::: ENTRIES SHOWN
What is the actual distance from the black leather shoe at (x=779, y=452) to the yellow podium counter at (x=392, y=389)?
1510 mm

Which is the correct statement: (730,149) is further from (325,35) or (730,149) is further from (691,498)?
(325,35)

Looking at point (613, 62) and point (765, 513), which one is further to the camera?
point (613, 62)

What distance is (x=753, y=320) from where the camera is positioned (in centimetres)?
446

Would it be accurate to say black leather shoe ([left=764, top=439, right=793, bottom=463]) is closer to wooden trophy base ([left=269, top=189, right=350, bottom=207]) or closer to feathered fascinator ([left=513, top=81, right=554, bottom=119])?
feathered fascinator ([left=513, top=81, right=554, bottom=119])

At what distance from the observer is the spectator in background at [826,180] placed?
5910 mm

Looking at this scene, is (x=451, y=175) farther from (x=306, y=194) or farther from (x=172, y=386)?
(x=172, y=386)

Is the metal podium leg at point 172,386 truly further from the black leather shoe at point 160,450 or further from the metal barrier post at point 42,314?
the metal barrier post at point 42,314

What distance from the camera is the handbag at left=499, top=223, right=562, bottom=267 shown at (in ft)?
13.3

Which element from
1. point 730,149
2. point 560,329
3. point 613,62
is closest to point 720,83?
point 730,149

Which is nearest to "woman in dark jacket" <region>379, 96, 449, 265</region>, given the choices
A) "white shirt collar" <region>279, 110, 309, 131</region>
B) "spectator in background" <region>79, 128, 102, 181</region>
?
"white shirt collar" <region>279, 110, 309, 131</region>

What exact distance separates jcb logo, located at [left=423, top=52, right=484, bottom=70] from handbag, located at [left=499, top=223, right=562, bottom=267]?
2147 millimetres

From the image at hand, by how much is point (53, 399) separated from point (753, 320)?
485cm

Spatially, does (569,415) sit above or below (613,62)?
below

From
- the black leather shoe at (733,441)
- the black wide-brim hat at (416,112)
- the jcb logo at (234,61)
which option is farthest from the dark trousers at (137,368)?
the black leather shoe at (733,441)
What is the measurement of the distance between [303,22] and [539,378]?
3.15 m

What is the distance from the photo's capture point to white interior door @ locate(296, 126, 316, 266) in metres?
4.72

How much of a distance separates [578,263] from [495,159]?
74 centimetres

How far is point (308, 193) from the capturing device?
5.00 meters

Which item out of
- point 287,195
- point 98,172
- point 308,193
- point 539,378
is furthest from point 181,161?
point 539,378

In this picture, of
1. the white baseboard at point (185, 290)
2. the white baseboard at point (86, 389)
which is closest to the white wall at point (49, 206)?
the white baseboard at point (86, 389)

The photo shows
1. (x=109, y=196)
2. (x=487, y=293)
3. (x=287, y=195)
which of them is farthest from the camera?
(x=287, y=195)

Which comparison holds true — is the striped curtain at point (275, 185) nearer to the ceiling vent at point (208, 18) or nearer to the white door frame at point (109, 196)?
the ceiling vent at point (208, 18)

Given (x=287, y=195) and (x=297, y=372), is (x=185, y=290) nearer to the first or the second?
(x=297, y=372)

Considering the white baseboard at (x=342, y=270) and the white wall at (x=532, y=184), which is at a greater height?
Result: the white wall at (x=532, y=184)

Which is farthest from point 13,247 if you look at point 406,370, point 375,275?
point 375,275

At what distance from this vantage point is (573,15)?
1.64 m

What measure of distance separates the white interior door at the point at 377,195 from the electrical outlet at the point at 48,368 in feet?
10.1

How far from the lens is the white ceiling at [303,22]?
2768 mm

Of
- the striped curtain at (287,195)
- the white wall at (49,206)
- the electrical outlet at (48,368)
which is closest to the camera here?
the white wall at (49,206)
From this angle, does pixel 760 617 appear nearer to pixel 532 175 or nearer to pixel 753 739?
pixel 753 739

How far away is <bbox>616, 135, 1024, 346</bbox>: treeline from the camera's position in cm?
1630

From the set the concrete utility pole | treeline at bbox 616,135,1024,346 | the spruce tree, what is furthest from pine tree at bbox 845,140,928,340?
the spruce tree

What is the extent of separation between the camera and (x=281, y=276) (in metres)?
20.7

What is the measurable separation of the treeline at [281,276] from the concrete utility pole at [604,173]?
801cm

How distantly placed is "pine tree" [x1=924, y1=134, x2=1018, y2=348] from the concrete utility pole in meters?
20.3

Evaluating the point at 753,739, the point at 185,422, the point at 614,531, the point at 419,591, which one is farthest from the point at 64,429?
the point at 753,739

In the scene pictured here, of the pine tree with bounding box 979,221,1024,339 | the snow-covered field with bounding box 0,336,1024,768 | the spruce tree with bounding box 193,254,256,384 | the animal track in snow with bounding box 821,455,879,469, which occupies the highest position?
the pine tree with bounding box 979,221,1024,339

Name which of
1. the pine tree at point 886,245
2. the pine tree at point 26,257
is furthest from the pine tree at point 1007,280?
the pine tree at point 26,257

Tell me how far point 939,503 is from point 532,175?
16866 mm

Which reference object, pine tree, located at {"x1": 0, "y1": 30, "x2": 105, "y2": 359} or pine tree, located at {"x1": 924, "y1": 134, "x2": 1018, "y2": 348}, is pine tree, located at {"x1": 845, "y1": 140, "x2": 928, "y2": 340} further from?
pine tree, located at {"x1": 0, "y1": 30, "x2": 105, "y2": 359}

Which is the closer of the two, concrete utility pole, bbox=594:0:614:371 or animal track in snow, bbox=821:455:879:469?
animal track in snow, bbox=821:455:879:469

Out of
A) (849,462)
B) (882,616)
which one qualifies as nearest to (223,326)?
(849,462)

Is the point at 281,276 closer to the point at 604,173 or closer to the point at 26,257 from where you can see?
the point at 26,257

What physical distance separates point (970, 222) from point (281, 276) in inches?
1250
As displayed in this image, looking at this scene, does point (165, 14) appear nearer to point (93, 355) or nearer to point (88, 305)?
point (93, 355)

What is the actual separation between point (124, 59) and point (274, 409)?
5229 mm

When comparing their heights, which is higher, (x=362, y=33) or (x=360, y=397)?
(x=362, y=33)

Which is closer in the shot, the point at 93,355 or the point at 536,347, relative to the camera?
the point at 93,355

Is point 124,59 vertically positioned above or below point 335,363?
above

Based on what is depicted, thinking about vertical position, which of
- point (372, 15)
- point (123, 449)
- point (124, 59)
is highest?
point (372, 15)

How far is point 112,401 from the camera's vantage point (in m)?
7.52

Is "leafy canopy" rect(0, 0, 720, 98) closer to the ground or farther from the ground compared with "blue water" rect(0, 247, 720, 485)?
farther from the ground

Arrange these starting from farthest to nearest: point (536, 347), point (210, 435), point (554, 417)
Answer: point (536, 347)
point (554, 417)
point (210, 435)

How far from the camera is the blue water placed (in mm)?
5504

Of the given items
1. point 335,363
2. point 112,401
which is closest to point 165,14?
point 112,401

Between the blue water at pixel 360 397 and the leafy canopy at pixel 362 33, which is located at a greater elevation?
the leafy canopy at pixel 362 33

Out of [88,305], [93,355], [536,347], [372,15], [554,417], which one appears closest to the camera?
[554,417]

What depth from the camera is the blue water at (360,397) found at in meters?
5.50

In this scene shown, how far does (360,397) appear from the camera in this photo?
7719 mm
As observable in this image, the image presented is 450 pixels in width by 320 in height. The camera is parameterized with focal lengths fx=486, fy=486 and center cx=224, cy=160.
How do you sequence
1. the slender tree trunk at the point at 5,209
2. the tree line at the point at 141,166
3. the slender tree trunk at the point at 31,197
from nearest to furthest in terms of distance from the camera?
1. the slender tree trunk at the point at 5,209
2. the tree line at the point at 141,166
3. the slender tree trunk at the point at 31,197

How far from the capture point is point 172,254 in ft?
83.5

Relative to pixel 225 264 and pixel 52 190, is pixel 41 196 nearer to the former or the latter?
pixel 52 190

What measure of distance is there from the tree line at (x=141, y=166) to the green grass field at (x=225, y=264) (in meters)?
::::::
--- TASK BRIEF ---
Rewrite the part of the records that opens with the line containing "As observable in" and runs through the end of the records, substituting "camera location" for "capture point" and leaving everything else unchanged.

--- ANSWER BELOW ---
As observable in this image, the image presented is 450 pixels in width by 320 in height. The camera is parameterized with focal lengths fx=486, fy=486 and center cx=224, cy=160.
How do you sequence
1. the slender tree trunk at the point at 5,209
2. the tree line at the point at 141,166
3. the slender tree trunk at the point at 31,197
from nearest to furthest in terms of distance from the camera?
1. the slender tree trunk at the point at 5,209
2. the tree line at the point at 141,166
3. the slender tree trunk at the point at 31,197

How far from the camera location is point 172,254 in ft?
83.5

Relative to pixel 225 264 and pixel 52 190, is pixel 41 196 nearer to the former or the latter?
pixel 52 190

What measure of distance is there from the tree line at (x=141, y=166) to the green grass field at (x=225, y=264) (in meters)?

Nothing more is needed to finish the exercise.